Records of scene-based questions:
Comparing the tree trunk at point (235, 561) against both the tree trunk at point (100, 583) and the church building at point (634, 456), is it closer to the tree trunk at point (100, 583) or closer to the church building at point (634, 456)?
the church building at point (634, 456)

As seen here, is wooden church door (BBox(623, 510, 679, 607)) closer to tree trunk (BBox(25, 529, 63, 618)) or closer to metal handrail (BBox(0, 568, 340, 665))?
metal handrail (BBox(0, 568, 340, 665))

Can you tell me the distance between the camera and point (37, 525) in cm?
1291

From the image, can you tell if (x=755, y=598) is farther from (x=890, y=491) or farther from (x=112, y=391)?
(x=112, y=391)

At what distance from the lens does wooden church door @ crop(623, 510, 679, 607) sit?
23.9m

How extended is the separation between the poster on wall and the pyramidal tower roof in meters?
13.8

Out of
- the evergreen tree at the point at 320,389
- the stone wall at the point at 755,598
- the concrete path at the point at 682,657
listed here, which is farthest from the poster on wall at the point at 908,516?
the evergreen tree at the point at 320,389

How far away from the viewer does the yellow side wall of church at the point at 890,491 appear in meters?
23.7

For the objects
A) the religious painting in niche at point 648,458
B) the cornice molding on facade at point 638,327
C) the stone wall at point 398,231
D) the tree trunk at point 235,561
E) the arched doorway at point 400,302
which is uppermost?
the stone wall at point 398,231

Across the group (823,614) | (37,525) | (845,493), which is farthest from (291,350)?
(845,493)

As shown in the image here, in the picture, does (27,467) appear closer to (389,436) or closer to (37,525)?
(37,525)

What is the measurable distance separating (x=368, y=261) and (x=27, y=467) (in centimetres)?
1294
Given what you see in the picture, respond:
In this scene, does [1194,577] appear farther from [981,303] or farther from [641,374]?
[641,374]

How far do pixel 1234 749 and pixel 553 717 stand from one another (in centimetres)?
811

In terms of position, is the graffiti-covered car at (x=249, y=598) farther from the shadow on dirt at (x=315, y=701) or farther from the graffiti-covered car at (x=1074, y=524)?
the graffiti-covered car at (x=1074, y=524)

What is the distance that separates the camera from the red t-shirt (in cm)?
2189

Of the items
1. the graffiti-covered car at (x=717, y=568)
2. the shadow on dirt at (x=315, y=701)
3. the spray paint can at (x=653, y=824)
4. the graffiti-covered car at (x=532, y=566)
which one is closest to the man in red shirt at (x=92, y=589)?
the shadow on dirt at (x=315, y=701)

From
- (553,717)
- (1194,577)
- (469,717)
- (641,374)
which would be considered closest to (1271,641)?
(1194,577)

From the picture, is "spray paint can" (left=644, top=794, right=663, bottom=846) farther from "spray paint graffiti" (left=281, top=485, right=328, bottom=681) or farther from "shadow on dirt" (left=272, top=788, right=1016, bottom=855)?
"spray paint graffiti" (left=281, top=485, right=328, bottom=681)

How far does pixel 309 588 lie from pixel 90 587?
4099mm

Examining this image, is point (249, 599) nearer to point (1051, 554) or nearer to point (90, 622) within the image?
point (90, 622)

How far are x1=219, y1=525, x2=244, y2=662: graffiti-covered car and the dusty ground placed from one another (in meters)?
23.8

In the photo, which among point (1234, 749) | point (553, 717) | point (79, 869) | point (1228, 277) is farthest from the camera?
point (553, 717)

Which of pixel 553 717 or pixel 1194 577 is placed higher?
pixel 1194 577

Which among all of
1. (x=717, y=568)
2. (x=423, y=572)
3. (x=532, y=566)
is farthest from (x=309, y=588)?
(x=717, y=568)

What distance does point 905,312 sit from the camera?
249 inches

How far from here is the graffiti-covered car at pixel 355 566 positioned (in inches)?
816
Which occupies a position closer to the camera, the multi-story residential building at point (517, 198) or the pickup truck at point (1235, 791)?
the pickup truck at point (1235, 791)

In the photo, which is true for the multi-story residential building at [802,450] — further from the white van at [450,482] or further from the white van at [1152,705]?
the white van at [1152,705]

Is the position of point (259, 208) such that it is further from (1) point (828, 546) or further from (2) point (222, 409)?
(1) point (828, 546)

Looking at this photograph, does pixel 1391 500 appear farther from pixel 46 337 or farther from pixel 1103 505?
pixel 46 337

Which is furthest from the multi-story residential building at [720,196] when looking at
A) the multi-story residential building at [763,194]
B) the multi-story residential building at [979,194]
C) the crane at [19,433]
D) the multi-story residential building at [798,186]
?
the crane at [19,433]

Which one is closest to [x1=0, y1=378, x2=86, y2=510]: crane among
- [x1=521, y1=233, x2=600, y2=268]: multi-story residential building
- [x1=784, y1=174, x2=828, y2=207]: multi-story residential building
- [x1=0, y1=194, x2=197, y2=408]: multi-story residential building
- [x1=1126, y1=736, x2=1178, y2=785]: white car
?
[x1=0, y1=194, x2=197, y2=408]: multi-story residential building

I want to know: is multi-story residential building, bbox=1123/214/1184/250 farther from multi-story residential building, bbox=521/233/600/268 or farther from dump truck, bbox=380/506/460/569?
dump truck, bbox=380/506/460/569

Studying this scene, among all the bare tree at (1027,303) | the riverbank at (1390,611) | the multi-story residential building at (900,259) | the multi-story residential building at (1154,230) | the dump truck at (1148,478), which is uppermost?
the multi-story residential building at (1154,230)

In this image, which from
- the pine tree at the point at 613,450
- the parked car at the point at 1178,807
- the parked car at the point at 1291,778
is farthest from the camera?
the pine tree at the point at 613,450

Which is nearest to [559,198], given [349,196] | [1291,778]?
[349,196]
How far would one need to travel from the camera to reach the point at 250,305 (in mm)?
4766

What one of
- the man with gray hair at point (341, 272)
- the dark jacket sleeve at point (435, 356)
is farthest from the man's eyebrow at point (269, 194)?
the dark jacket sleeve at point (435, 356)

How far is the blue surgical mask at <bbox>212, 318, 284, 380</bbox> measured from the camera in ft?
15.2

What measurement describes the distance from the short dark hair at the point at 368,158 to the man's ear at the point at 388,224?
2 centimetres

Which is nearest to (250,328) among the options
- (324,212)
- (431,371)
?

WHAT TO DO ->
Copy every record exactly, with nothing added or dropped.

SOLVED EXERCISE ->
Comparing the tree trunk at point (235, 561) against both the tree trunk at point (100, 583) and the church building at point (634, 456), is it closer to the tree trunk at point (100, 583) or closer to the church building at point (634, 456)?
the church building at point (634, 456)

As seen here, is wooden church door (BBox(623, 510, 679, 607)) closer to tree trunk (BBox(25, 529, 63, 618)) or closer to metal handrail (BBox(0, 568, 340, 665))?
metal handrail (BBox(0, 568, 340, 665))

Can you tell me the distance between the camera and point (37, 525) in cm?
1291

From the image, can you tell if (x=755, y=598) is farther from (x=890, y=491) or farther from (x=112, y=391)?
(x=112, y=391)

At what distance from the lens does wooden church door @ crop(623, 510, 679, 607) sit?
23.9m

How extended is the separation between the poster on wall and the pyramidal tower roof in meters?
13.8

Out of
- the evergreen tree at the point at 320,389
- the stone wall at the point at 755,598
- the concrete path at the point at 682,657
listed here, which is farthest from the poster on wall at the point at 908,516?
the evergreen tree at the point at 320,389

How far away from the viewer does the yellow side wall of church at the point at 890,491 appear in meters?
23.7

For the objects
A) the religious painting in niche at point 648,458
B) the cornice molding on facade at point 638,327
C) the stone wall at point 398,231
D) the tree trunk at point 235,561
E) the arched doorway at point 400,302
which is uppermost?
the stone wall at point 398,231

Across the group (823,614) | (37,525) | (845,493), which is farthest from (291,350)?
(845,493)

As shown in the image here, in the picture, does (27,467) appear closer to (389,436) or closer to (37,525)?
(37,525)

What is the measurable distance separating (x=368, y=261) and (x=27, y=467) (in centimetres)?
1294
Given what you see in the picture, respond:
In this scene, does [1194,577] appear farther from [981,303] or farther from [641,374]?
[641,374]

How far do pixel 1234 749 and pixel 553 717 stand from one another (in centimetres)?
811

In terms of position, is the graffiti-covered car at (x=249, y=598) farther from the shadow on dirt at (x=315, y=701) or farther from the graffiti-covered car at (x=1074, y=524)?
the graffiti-covered car at (x=1074, y=524)

What is the distance that separates the camera from the red t-shirt (in cm)?
2189

Of the items
1. the graffiti-covered car at (x=717, y=568)
2. the shadow on dirt at (x=315, y=701)
3. the spray paint can at (x=653, y=824)
4. the graffiti-covered car at (x=532, y=566)
which one is closest to the man in red shirt at (x=92, y=589)?
the shadow on dirt at (x=315, y=701)

From
- (553,717)
- (1194,577)
- (469,717)
- (641,374)
which would be considered closest to (1271,641)?
(1194,577)

From the picture, is "spray paint can" (left=644, top=794, right=663, bottom=846) farther from "spray paint graffiti" (left=281, top=485, right=328, bottom=681) or farther from "shadow on dirt" (left=272, top=788, right=1016, bottom=855)?
"spray paint graffiti" (left=281, top=485, right=328, bottom=681)

How far does pixel 309 588 lie from pixel 90 587?
4099mm

Examining this image, is point (249, 599) nearer to point (1051, 554) or nearer to point (90, 622) within the image?
point (90, 622)

How far are x1=219, y1=525, x2=244, y2=662: graffiti-covered car and the dusty ground placed from one another (in meters)?
23.8

In the photo, which among point (1234, 749) | point (553, 717) | point (79, 869) | point (1228, 277) is farthest from the camera?
point (553, 717)

Which of pixel 553 717 or pixel 1194 577 is placed higher?
pixel 1194 577

Which among all of
1. (x=717, y=568)
2. (x=423, y=572)
3. (x=532, y=566)
is farthest from (x=309, y=588)?
(x=717, y=568)

What distance does point 905,312 sit from the camera?
249 inches

How far from here is the graffiti-covered car at pixel 355 566 positioned (in inches)?
816
Which occupies a position closer to the camera, the multi-story residential building at point (517, 198) or the pickup truck at point (1235, 791)?
the pickup truck at point (1235, 791)

In the photo, which is true for the multi-story residential building at [802,450] — further from the white van at [450,482] or further from the white van at [1152,705]?
the white van at [1152,705]

Is the position of point (259, 208) such that it is further from (1) point (828, 546) or further from (2) point (222, 409)?
(1) point (828, 546)

Looking at this photograph, does pixel 1391 500 appear farther from pixel 46 337 or farther from pixel 1103 505?
pixel 46 337

Which is furthest from the multi-story residential building at [720,196] when looking at
A) the multi-story residential building at [763,194]
B) the multi-story residential building at [979,194]
C) the crane at [19,433]
D) the multi-story residential building at [798,186]
?
the crane at [19,433]

Which one is closest to [x1=0, y1=378, x2=86, y2=510]: crane among
- [x1=521, y1=233, x2=600, y2=268]: multi-story residential building
- [x1=784, y1=174, x2=828, y2=207]: multi-story residential building
- [x1=0, y1=194, x2=197, y2=408]: multi-story residential building
- [x1=1126, y1=736, x2=1178, y2=785]: white car
?
[x1=0, y1=194, x2=197, y2=408]: multi-story residential building

I want to know: is multi-story residential building, bbox=1123/214/1184/250 farther from multi-story residential building, bbox=521/233/600/268 or farther from dump truck, bbox=380/506/460/569?
dump truck, bbox=380/506/460/569

Studying this scene, among all the bare tree at (1027,303) | the riverbank at (1390,611) | the multi-story residential building at (900,259) | the multi-story residential building at (1154,230) | the dump truck at (1148,478), which is uppermost?
the multi-story residential building at (1154,230)

In this image, which from
- the pine tree at the point at 613,450
- the parked car at the point at 1178,807
- the parked car at the point at 1291,778
is farthest from the camera?
the pine tree at the point at 613,450

Which is nearest to [559,198], given [349,196] | [1291,778]?
[349,196]
How far would one need to travel from the camera to reach the point at 250,305 (in mm)?
4766

What one of
- the man with gray hair at point (341, 272)
- the dark jacket sleeve at point (435, 356)
is farthest from the man's eyebrow at point (269, 194)?
the dark jacket sleeve at point (435, 356)

How far is the blue surgical mask at <bbox>212, 318, 284, 380</bbox> measured from the camera in ft?
15.2

What measurement describes the distance from the short dark hair at the point at 368,158 to the man's ear at the point at 388,224?
2 centimetres

Which is nearest to (250,328) among the options
- (324,212)
- (431,371)
?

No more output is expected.